[Data excerpts]
=== Begin Enclosure ===
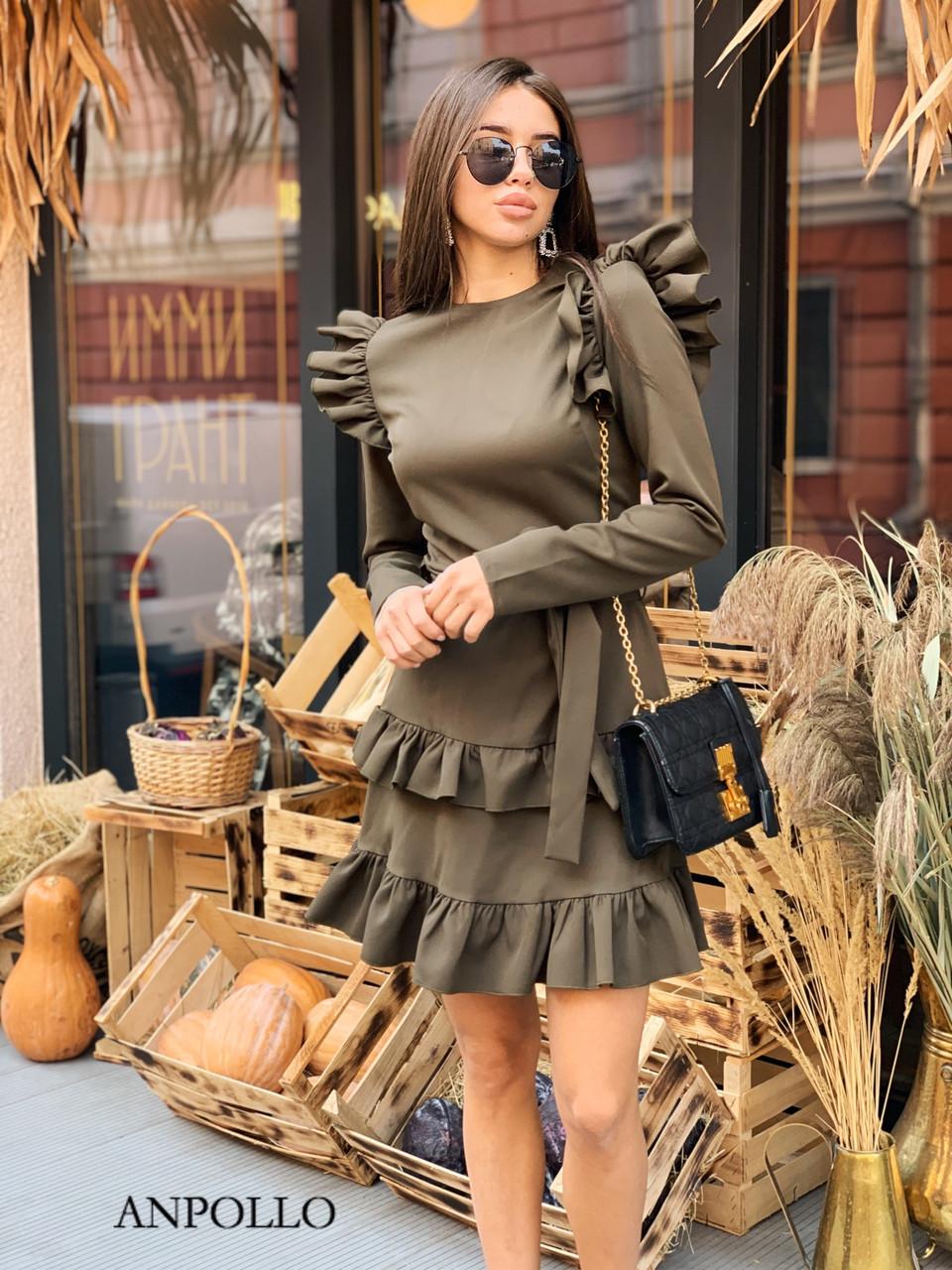 Ангоровое платье с рюшами на плечах и двойной юбкой в оборках 17plt322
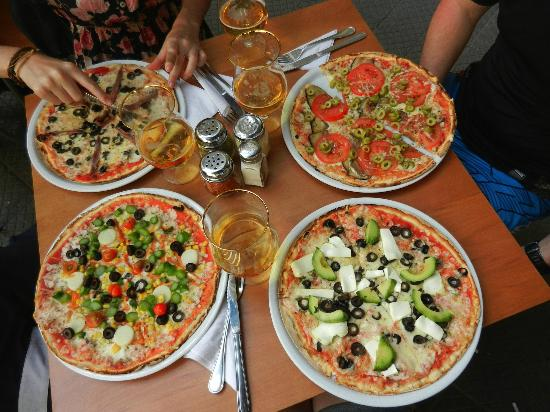 Amadeus: Awesome pizza's!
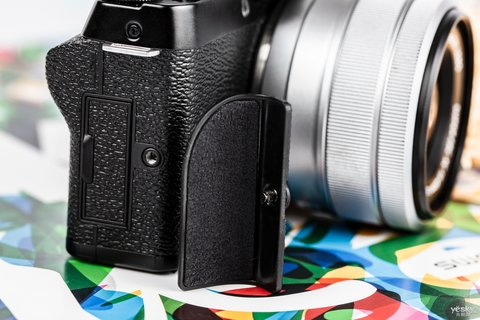三向翻折时尚一拍 富士X-T100时尚无反相机图赏16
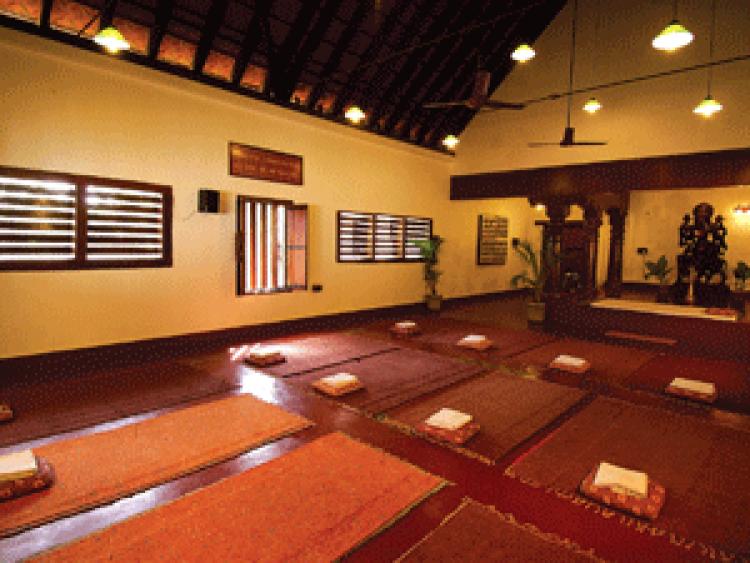 Ayurvedagram-yoga-hall-300x225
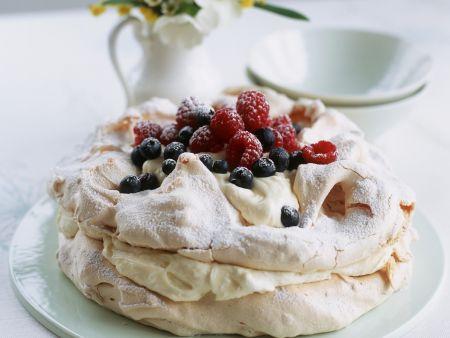 Rezept: Zitronen-Pavlova mit frischen Beeren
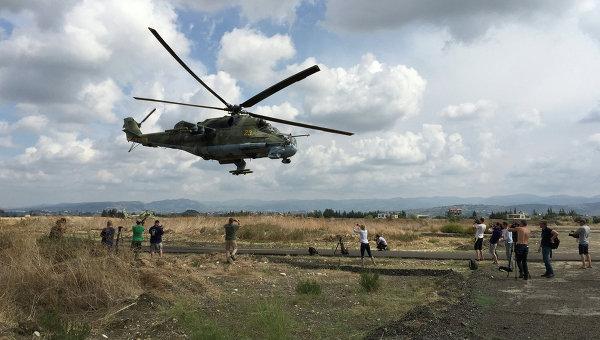 Российский ударный вертолет МИ-24 вылетает на боевое задание с аэродрома Хмеймим, Сирия. Архивное фото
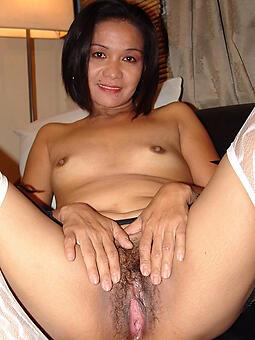 sexy asian mom free naked pics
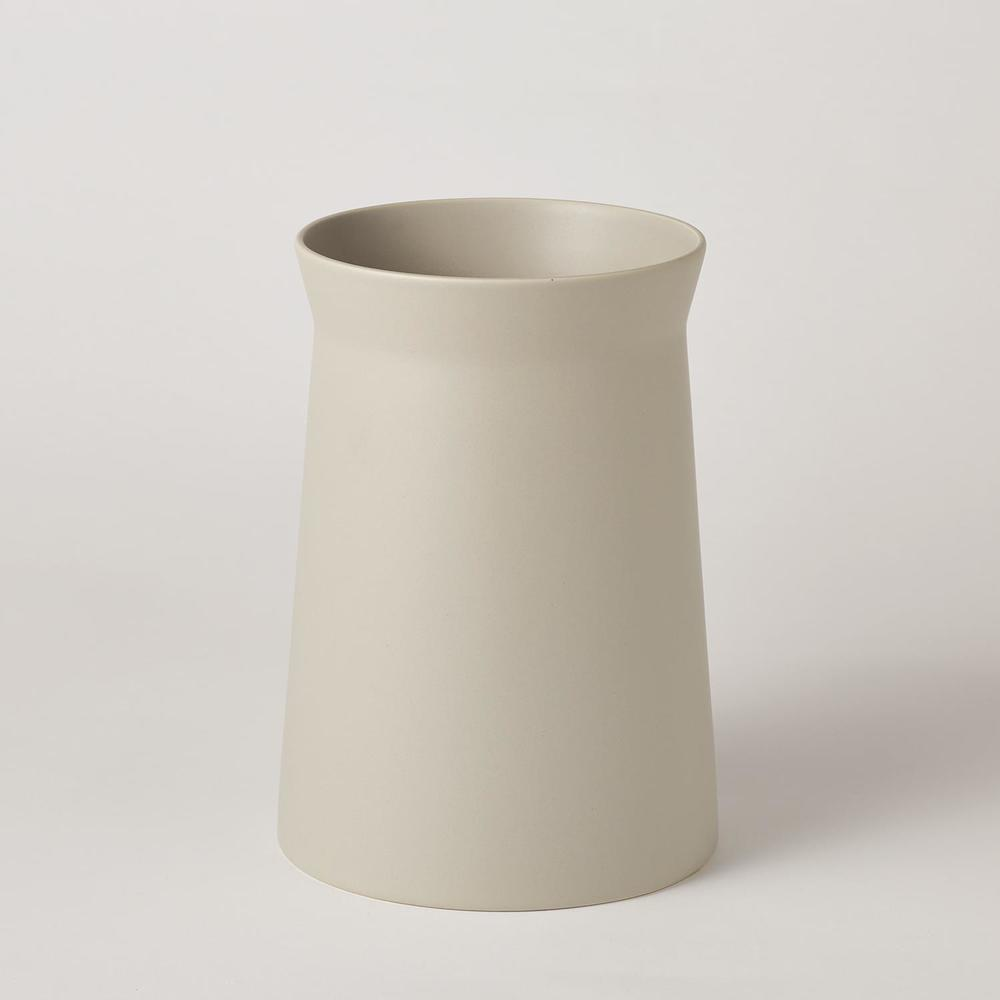 Global Views - Soft Curve Vase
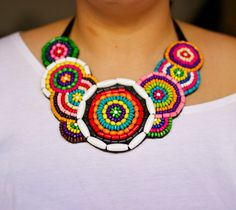 Collar babero multicolor  Wood beaded multicolor por MagiayEfecto                                                                                                                                                                                 Más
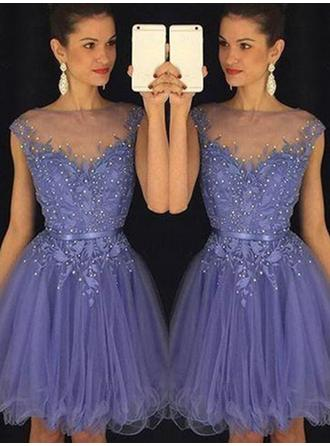 A-Line/Princess Scoop Neck Tulle Sleeveless Knee-Length Beading Cocktail Dresses (016145316)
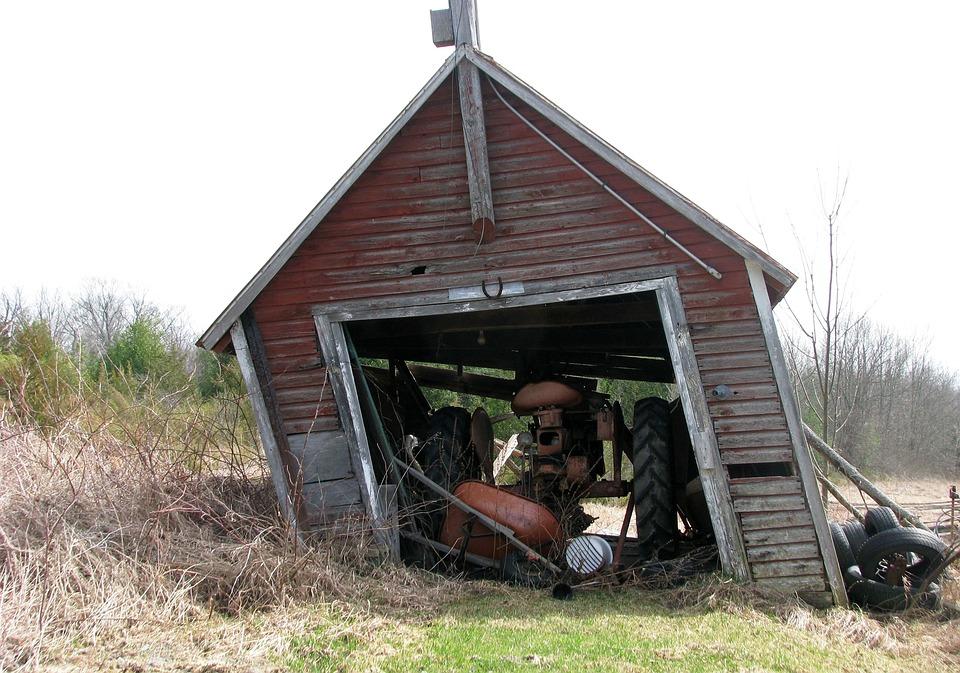 Kostenloses foto garage bauernhof traktor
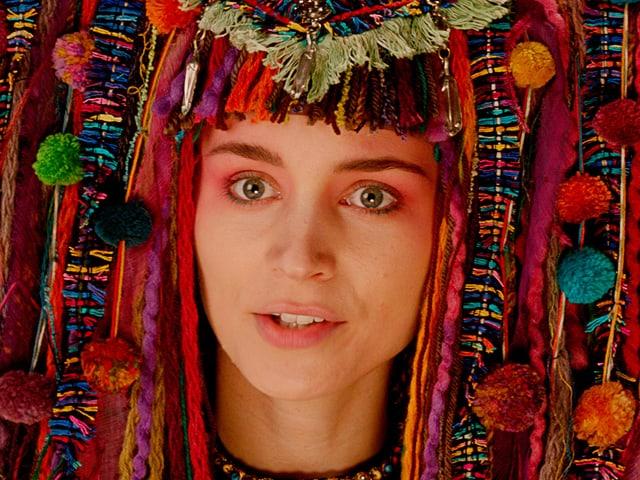 Eine Prinzessin mit Kopfdekorationen.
=== End Enclosure ===
*EXERCISE PROMPT*.
Omit the pictures and please write out exactly the lines between the one containing "A-Line/Princess Scoop Neck" and the last line of the entries, both included.

*ANSWER TO THIS EXERCISE*.
 A-Line/Princess Scoop Neck Tulle Sleeveless Knee-Length Beading Cocktail Dresses (016145316)
 Kostenloses foto garage bauernhof traktor
 Eine Prinzessin mit Kopfdekorationen.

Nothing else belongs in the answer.